A una semana de su aprobación en el Congreso, el Gobierno nacional promulgó este viernes la denominada Ley de Modernización Laboral, una reforma que introduce modificaciones en las relaciones laborales y en el esquema de contrataciones en Argentina. La medida quedó oficializada a través del Decreto 137/2026, que puso en vigencia la Ley 27.802.

El decreto fue firmado por el presidente Javier Milei, el jefe de Gabinete Manuel Adorni y la ministra de Capital Humano Sandra Pettovello. La norma había sido aprobada por el Senado con 42 votos a favor, 28 en contra y 2 abstenciones, luego de que la Cámara alta ratificara los cambios introducidos previamente por Diputados.

La reforma, compuesta por 25 capítulos, plantea incentivos para la formalización del empleo, introduce modificaciones en los mecanismos de contratación y establece nuevas reglas en la Justicia laboral con el objetivo de reducir la litigiosidad, especialmente en el ámbito de las pequeñas y medianas empresas.

Entre los puntos centrales, el artículo 245 redefine el sistema indemnizatorio en casos de despido sin causa. La norma establece una compensación equivalente a un mes de sueldo por cada año trabajado o fracción mayor de tres meses, además de parámetros para calcular la remuneración habitual y aplicar topes.

Otro de los cambios relevantes es la creación de los Fondos de Asistencia Laboral (FAL), cuentas específicas e inembargables que deberán conformar los empleadores mediante un aporte mensual sobre las contribuciones patronales: del 1% para grandes empresas y del 2,5% para pymes. La administración de estos fondos estará bajo la órbita de la Comisión Nacional de Valores.

CONSIGNA DE TRABAJO = Transcribe completo el texto anterior sobre la Ley de Modernización Laboral, sin alterar ninguna palabra ni signo.

MATERIAL PROPORCIONADO =
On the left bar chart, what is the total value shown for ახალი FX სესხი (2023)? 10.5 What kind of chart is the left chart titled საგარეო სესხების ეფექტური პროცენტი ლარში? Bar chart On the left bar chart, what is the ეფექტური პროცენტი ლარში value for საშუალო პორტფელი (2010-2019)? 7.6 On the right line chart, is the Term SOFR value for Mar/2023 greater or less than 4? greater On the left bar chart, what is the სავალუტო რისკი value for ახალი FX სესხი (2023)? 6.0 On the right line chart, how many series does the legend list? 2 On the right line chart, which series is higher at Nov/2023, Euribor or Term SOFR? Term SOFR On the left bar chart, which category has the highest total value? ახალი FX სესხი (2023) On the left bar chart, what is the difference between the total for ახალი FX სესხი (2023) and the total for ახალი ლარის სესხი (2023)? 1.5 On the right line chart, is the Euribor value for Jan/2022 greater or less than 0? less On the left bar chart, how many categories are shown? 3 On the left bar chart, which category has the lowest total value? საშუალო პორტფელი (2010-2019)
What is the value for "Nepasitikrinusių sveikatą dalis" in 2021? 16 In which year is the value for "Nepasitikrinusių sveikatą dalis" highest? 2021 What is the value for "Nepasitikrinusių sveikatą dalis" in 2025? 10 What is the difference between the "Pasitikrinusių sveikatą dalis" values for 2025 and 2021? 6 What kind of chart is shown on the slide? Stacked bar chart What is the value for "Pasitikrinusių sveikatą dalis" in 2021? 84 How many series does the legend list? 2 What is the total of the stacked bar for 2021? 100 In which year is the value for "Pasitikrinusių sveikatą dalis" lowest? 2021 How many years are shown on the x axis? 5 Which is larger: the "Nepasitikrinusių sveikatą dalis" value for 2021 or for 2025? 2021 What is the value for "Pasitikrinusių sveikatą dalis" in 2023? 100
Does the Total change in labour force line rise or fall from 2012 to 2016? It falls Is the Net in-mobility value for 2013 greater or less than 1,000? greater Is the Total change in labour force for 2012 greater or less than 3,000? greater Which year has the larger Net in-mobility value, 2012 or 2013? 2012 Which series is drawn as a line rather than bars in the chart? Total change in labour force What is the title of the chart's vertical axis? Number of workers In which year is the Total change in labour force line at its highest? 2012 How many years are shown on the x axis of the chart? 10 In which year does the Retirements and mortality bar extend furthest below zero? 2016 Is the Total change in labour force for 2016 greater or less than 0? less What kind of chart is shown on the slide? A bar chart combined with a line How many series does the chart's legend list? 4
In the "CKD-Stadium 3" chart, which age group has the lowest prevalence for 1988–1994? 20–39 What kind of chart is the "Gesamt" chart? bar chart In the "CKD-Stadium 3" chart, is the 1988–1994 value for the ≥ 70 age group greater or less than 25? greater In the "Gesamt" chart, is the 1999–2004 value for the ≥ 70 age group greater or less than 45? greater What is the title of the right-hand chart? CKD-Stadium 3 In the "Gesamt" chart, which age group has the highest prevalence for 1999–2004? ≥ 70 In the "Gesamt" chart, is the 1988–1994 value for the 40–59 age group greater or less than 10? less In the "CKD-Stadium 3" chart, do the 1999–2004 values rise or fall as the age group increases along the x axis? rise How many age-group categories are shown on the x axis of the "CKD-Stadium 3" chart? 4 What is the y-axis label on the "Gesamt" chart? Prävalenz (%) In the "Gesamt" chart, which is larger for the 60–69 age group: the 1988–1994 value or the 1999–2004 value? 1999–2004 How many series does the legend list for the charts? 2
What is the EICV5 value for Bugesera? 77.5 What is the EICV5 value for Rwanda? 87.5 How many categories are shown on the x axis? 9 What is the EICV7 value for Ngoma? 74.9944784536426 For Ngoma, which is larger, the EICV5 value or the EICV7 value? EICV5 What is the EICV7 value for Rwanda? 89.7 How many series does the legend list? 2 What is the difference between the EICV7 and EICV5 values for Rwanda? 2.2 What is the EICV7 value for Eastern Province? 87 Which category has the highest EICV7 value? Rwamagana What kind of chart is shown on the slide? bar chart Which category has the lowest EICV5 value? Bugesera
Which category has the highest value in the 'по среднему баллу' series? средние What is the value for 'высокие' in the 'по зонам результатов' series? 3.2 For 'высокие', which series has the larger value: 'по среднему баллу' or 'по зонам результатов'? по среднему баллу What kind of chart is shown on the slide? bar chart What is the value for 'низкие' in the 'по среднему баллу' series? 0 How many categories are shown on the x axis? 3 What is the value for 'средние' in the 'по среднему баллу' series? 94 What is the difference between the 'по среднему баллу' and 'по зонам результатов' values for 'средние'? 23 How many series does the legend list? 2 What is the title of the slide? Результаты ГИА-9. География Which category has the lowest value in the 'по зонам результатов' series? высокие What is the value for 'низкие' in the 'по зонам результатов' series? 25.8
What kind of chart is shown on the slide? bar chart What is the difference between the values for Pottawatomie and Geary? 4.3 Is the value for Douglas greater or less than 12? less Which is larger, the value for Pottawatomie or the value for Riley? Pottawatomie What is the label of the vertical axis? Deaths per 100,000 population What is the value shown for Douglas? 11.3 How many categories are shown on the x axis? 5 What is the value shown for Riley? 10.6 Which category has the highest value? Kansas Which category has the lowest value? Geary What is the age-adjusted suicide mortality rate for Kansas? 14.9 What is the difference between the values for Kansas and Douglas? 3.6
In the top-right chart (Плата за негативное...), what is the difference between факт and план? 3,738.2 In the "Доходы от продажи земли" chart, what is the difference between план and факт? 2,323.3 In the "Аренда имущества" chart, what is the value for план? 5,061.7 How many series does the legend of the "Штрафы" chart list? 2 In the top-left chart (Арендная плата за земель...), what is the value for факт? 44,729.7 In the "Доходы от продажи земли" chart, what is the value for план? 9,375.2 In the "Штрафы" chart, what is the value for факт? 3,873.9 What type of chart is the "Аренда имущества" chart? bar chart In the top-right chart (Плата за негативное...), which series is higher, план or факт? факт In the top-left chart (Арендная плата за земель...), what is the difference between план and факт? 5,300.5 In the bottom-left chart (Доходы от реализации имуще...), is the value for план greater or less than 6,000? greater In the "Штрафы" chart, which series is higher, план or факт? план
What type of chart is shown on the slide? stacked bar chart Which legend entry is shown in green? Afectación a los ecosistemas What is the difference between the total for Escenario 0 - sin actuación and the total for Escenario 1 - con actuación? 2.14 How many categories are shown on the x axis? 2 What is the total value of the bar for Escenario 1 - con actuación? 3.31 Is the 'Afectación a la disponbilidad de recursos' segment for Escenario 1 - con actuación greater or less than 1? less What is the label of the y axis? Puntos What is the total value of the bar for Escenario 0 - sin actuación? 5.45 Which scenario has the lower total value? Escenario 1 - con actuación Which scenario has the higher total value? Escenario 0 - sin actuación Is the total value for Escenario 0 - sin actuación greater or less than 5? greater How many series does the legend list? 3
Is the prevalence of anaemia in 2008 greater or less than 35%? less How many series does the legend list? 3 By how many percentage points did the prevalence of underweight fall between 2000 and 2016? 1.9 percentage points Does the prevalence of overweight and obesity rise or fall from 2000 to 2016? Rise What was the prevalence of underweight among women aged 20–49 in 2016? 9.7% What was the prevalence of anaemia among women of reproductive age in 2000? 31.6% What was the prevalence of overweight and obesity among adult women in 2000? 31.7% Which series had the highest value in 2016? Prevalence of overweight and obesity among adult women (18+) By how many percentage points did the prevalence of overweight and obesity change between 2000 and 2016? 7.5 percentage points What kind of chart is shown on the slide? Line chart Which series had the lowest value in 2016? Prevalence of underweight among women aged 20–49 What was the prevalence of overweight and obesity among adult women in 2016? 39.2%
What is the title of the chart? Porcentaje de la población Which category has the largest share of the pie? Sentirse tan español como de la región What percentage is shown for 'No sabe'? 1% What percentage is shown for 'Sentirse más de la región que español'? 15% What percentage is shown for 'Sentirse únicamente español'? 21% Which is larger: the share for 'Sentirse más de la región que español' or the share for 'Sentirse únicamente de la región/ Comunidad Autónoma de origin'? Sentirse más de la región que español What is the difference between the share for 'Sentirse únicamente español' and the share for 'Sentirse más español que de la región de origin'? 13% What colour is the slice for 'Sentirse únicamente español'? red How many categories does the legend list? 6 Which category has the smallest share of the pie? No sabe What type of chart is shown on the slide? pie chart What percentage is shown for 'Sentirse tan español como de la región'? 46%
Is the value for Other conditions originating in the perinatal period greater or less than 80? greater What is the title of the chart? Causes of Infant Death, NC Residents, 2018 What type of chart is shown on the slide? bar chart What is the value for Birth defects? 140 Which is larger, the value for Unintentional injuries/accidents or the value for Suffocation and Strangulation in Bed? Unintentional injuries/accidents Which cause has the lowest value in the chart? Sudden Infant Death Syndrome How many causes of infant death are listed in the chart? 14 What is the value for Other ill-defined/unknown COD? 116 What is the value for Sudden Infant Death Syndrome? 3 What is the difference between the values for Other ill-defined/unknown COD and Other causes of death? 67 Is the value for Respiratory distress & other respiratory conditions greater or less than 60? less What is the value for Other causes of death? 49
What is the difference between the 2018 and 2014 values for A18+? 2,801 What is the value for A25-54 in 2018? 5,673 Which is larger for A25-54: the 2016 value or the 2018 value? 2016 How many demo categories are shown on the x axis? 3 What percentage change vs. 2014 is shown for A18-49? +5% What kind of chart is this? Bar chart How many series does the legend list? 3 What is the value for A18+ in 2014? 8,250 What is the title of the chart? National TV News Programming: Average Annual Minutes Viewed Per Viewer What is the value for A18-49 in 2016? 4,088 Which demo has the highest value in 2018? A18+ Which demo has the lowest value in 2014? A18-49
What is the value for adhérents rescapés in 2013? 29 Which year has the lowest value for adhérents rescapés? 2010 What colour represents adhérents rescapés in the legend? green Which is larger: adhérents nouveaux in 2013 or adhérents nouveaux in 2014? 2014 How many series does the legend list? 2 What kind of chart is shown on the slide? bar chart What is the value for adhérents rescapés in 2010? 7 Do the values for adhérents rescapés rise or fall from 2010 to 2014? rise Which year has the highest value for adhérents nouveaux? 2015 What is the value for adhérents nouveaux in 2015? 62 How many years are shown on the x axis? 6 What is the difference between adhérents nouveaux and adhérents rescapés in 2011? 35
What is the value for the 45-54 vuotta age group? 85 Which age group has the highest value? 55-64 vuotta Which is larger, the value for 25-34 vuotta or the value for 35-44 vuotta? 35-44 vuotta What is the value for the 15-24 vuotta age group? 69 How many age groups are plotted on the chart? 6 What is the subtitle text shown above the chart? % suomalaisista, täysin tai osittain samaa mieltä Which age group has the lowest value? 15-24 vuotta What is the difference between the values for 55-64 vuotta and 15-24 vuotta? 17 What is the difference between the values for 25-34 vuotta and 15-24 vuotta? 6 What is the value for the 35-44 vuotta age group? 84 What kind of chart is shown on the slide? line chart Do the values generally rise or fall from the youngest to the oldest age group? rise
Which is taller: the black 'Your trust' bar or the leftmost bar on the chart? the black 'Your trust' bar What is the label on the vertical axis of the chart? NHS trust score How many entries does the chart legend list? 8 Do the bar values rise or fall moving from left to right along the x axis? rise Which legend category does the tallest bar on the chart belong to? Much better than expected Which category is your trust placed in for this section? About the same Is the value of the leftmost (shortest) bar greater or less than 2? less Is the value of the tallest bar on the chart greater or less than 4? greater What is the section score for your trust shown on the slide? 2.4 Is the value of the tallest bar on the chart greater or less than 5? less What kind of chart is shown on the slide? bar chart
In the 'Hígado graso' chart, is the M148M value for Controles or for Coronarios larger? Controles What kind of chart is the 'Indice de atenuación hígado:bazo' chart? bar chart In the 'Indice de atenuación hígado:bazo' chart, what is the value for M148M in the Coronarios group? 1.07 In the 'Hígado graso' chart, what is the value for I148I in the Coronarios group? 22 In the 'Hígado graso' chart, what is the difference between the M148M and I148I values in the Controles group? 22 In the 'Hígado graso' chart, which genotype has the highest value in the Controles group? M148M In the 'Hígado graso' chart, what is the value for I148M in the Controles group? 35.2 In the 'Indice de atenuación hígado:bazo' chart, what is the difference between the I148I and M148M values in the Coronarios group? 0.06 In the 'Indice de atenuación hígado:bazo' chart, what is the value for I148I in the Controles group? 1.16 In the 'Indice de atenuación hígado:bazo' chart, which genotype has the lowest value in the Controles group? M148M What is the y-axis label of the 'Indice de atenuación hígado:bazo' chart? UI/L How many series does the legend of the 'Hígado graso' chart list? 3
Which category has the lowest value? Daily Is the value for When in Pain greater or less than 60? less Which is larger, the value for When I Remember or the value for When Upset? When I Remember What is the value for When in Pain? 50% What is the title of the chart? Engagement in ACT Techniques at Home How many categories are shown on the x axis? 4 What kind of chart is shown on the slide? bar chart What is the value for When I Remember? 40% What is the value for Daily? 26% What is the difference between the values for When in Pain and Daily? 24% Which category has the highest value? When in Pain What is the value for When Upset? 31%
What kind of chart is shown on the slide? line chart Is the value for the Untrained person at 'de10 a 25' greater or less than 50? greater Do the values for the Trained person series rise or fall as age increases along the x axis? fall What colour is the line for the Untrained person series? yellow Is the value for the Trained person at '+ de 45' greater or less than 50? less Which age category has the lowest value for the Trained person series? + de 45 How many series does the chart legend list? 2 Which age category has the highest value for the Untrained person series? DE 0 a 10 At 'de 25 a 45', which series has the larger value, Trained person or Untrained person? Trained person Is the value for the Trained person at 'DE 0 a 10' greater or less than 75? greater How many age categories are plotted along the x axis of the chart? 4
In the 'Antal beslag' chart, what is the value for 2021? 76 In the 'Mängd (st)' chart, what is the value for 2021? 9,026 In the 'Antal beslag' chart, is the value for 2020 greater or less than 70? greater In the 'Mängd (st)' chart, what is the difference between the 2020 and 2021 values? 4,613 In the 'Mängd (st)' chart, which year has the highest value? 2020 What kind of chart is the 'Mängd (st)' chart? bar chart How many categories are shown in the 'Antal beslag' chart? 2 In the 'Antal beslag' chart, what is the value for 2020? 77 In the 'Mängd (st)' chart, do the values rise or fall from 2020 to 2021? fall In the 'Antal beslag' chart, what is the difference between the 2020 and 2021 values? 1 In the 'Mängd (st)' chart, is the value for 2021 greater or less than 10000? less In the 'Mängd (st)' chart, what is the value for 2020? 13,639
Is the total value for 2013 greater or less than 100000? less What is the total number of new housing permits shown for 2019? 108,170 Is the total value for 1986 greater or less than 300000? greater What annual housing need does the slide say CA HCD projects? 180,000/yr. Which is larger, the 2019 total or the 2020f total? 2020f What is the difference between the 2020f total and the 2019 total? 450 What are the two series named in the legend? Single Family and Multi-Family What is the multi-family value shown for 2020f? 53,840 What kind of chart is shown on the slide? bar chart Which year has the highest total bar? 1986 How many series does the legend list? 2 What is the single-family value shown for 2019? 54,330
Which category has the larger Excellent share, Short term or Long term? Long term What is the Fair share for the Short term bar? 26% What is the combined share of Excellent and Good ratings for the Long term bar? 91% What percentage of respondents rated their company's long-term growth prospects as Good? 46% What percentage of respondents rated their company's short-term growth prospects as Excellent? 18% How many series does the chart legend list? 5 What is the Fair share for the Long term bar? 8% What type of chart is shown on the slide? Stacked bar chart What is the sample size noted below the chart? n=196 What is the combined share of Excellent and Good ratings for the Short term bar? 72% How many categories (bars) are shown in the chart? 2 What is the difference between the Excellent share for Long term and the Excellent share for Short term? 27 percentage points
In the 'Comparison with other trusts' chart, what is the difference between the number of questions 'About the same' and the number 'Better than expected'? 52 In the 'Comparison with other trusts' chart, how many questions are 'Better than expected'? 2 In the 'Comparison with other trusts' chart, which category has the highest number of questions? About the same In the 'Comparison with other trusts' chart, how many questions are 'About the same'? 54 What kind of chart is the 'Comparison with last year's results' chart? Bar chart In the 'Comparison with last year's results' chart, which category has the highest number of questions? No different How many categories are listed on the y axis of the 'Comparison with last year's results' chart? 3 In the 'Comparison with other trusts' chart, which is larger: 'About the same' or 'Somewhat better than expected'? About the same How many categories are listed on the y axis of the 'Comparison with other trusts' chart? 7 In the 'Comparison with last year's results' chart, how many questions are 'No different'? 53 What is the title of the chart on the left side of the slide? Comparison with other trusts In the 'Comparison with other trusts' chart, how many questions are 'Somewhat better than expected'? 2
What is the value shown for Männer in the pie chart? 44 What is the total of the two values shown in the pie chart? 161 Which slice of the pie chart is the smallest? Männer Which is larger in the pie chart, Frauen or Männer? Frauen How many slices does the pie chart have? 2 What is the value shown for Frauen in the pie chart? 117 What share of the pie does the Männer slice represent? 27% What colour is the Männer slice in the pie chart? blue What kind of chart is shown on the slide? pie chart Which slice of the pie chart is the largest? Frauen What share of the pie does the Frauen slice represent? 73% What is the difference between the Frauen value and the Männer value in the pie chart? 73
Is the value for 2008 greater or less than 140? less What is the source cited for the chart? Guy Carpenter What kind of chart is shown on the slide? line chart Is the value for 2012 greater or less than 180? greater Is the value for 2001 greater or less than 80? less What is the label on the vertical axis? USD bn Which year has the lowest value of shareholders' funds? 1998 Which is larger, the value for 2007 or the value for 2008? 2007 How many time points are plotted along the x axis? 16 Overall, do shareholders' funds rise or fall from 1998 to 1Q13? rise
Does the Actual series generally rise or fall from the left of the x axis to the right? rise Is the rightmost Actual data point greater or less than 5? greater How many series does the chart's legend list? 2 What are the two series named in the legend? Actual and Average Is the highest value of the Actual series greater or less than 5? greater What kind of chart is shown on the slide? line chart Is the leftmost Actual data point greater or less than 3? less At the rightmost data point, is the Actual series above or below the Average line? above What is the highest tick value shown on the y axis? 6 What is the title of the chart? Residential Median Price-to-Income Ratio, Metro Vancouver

ESPACIO DE RESPUESTA =
A una semana de su aprobación en el Congreso, el Gobierno nacional promulgó este viernes la denominada Ley de Modernización Laboral, una reforma que introduce modificaciones en las relaciones laborales y en el esquema de contrataciones en Argentina. La medida quedó oficializada a través del Decreto 137/2026, que puso en vigencia la Ley 27.802.

El decreto fue firmado por el presidente Javier Milei, el jefe de Gabinete Manuel Adorni y la ministra de Capital Humano Sandra Pettovello. La norma había sido aprobada por el Senado con 42 votos a favor, 28 en contra y 2 abstenciones, luego de que la Cámara alta ratificara los cambios introducidos previamente por Diputados.

La reforma, compuesta por 25 capítulos, plantea incentivos para la formalización del empleo, introduce modificaciones en los mecanismos de contratación y establece nuevas reglas en la Justicia laboral con el objetivo de reducir la litigiosidad, especialmente en el ámbito de las pequeñas y medianas empresas.

Entre los puntos centrales, el artículo 245 redefine el sistema indemnizatorio en casos de despido sin causa. La norma establece una compensación equivalente a un mes de sueldo por cada año trabajado o fracción mayor de tres meses, además de parámetros para calcular la remuneración habitual y aplicar topes.

Otro de los cambios relevantes es la creación de los Fondos de Asistencia Laboral (FAL), cuentas específicas e inembargables que deberán conformar los empleadores mediante un aporte mensual sobre las contribuciones patronales: del 1% para grandes empresas y del 2,5% para pymes. La administración de estos fondos estará bajo la órbita de la Comisión Nacional de Valores.